The secretive regime that runs the Central Asian state cannot hide thanks to evidence of plumes gathered by satellites passing over. The latest analysis of such data shows gas-rich Turkmenistan is the location of 17 of the 25 largest methane emission sites identified worldwide so far in 2025. The finding was made by an academic monitoring initiative conducted by researchers at the UCLA Emmett Institute’s Stop Methane Project. It mapped over 3,100 methane plumes at oil & natural gas extraction “sites in dozens of countries of all income levels and in all world regions.”
Conclusions were based on data provided by Carbon Mapper, a non-profit.
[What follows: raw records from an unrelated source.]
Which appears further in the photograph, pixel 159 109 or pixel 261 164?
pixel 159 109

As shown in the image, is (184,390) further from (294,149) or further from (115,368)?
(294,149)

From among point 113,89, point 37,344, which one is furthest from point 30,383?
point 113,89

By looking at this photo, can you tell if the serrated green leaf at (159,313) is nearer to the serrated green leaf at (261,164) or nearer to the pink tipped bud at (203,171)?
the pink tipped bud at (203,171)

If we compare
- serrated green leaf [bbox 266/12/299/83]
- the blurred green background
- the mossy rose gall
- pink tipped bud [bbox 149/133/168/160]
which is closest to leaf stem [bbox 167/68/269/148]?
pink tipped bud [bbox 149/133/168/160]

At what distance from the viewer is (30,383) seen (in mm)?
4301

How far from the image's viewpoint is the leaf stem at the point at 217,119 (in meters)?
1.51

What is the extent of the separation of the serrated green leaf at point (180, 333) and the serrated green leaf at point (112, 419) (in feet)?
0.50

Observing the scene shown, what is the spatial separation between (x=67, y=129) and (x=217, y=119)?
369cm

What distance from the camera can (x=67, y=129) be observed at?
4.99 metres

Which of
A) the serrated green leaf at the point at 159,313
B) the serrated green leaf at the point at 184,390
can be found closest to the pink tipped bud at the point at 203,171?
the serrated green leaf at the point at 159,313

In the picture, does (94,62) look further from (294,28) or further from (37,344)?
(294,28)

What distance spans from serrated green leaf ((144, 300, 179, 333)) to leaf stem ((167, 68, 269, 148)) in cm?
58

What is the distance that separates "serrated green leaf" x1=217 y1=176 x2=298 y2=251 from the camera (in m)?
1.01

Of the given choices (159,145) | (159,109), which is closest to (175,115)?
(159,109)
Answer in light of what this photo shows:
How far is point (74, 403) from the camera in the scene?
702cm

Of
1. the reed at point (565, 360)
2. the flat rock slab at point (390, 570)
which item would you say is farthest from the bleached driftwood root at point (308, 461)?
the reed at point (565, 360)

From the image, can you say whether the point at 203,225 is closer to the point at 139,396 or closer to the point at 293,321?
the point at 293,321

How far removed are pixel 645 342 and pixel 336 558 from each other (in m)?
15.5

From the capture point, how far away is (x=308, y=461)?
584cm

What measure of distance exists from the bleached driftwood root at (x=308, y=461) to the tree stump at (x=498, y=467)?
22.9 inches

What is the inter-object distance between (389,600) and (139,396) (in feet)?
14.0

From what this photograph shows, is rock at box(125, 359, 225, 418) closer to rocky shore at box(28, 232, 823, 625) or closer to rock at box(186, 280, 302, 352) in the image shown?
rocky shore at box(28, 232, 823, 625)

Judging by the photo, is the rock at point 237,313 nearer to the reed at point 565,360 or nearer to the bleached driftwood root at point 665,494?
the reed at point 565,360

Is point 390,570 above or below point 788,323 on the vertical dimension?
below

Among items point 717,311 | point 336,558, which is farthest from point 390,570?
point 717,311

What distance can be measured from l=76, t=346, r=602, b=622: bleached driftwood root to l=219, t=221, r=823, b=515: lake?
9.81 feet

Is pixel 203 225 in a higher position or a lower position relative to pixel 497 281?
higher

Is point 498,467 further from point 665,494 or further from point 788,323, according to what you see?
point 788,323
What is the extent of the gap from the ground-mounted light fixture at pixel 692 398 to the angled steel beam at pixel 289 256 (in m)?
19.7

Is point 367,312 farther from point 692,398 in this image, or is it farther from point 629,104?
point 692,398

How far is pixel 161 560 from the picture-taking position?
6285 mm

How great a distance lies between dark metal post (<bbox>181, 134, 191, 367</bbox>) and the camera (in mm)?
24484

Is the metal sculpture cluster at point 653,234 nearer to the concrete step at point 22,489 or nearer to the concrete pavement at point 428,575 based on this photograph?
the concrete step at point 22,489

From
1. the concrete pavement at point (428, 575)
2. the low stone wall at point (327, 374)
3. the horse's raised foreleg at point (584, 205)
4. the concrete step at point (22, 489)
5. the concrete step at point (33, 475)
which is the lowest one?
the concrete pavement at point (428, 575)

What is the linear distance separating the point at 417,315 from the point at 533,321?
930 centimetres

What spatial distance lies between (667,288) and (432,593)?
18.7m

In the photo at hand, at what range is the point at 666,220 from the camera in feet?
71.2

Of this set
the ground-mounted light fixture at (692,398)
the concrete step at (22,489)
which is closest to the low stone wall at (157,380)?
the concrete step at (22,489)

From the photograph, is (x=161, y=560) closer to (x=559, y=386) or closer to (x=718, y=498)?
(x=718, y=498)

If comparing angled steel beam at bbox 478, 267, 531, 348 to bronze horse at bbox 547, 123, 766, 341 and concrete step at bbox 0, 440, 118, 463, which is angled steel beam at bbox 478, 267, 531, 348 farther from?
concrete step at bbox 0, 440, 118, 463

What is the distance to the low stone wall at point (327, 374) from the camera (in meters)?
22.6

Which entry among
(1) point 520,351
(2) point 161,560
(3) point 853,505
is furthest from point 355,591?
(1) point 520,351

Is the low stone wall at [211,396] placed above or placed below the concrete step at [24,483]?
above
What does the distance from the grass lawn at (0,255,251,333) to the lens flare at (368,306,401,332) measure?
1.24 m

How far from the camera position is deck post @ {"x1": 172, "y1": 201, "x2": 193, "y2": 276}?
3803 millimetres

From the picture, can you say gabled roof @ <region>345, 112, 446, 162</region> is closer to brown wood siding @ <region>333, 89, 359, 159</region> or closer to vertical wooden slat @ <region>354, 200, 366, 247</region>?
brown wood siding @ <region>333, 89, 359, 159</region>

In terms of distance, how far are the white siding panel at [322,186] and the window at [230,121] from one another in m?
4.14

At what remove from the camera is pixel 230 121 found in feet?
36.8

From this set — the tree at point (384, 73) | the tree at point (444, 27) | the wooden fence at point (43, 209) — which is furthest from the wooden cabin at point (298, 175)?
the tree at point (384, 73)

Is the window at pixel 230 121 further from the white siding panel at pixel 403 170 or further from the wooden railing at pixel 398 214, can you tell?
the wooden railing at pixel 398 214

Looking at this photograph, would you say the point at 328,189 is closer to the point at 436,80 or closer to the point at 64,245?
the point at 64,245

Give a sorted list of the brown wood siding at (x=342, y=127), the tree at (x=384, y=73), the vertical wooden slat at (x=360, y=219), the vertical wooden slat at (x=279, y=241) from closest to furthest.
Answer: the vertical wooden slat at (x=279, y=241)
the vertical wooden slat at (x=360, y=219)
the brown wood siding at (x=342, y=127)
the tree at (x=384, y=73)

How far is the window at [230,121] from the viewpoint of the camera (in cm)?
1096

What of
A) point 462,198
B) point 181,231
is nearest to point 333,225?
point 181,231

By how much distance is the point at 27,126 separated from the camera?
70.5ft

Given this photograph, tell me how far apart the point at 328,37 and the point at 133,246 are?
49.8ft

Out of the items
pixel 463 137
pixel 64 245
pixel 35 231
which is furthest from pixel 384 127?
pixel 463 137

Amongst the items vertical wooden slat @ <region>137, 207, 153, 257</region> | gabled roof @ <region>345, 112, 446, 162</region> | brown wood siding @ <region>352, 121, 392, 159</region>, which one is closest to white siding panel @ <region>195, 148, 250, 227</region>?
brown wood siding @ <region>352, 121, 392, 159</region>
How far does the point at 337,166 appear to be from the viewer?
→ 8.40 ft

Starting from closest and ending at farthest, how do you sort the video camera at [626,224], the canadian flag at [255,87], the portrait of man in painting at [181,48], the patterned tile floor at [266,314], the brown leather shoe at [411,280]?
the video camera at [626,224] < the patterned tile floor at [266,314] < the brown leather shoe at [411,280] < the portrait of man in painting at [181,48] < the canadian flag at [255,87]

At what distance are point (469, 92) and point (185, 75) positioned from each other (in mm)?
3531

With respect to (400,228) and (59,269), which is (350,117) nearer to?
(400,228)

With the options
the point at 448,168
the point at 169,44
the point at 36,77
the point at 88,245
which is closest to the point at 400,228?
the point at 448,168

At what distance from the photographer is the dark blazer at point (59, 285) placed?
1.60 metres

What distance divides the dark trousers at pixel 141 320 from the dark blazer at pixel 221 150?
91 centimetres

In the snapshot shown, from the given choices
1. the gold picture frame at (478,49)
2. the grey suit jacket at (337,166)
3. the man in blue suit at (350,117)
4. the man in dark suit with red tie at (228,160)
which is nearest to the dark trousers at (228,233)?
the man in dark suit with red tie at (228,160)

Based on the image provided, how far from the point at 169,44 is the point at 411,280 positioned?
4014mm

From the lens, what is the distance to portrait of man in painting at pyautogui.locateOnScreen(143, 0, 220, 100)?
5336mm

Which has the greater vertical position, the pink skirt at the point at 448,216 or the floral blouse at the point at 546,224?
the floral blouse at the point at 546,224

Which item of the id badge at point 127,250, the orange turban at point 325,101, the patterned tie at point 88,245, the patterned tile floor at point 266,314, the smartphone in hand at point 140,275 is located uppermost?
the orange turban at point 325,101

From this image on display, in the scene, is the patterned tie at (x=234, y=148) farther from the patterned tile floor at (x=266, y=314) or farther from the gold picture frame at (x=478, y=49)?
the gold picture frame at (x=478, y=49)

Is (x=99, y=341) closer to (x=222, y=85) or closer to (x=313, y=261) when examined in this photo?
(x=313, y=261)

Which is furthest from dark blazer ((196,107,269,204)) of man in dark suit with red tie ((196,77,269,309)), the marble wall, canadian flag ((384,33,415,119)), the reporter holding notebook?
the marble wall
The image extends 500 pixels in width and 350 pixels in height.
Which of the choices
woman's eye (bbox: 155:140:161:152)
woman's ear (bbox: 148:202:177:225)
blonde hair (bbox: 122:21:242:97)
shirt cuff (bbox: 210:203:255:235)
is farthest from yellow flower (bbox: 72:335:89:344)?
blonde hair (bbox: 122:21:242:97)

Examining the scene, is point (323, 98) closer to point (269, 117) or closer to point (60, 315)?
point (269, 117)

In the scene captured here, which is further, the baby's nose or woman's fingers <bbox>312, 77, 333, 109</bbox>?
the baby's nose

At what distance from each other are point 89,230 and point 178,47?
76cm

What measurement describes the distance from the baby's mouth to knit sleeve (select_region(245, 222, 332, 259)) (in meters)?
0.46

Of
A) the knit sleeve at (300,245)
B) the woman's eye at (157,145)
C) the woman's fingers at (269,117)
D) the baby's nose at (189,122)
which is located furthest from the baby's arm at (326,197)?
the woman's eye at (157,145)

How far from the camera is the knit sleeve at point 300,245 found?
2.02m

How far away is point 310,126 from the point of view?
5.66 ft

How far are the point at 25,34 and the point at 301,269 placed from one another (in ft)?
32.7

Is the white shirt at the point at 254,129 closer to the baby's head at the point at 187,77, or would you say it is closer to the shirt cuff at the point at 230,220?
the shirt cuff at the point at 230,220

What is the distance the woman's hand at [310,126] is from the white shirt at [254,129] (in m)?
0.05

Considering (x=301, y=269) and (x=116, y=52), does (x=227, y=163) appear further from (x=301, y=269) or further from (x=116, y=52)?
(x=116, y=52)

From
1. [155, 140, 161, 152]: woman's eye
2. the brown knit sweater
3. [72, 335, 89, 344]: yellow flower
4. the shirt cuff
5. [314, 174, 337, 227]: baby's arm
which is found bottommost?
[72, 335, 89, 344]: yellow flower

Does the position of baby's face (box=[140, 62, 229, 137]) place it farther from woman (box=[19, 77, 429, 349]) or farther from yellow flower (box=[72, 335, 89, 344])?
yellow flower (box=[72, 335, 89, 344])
It is almost exactly two years since Turkmenistan was congratulated for joining the Global Methane Pledge at the COP28 climate summit in Dubai. Signatories promise on a voluntary basis to slash their methane emissions, but in two years, Turkmenistan does not seem to have made much progress, despite the consensus among climate action experts that sealing methane leaks is one of the easier tasks faced by those fighting climate warming. What’s required amounts to low-hanging fruit.
“They vent like crazy,” Christian Lelong at climate tech and data firm Kayrros told the Guardian in March 2023, as pressure on Turkmenistan to take action intensified.
Gathered data on 2022 showed that Turkmenistan’s methane leaks from two gas fields alone contributed more to global warming in that year than all the carbon emissions in the United Kingdom.
Though methane has more warming potential than carbon dioxide, it breaks down in the atmosphere within just years compared with decades for CO2. That means that an effective crackdown on methane emissions could have a relatively quick impact on limiting climate change and.
At the COP29 summit in Baku, the UN Environment Programme (UNEP) revealed that just 1% of 1,200 notifications on major methane leaks delivered to governments and companies in the previous two years by a high-tech detection system were responded to.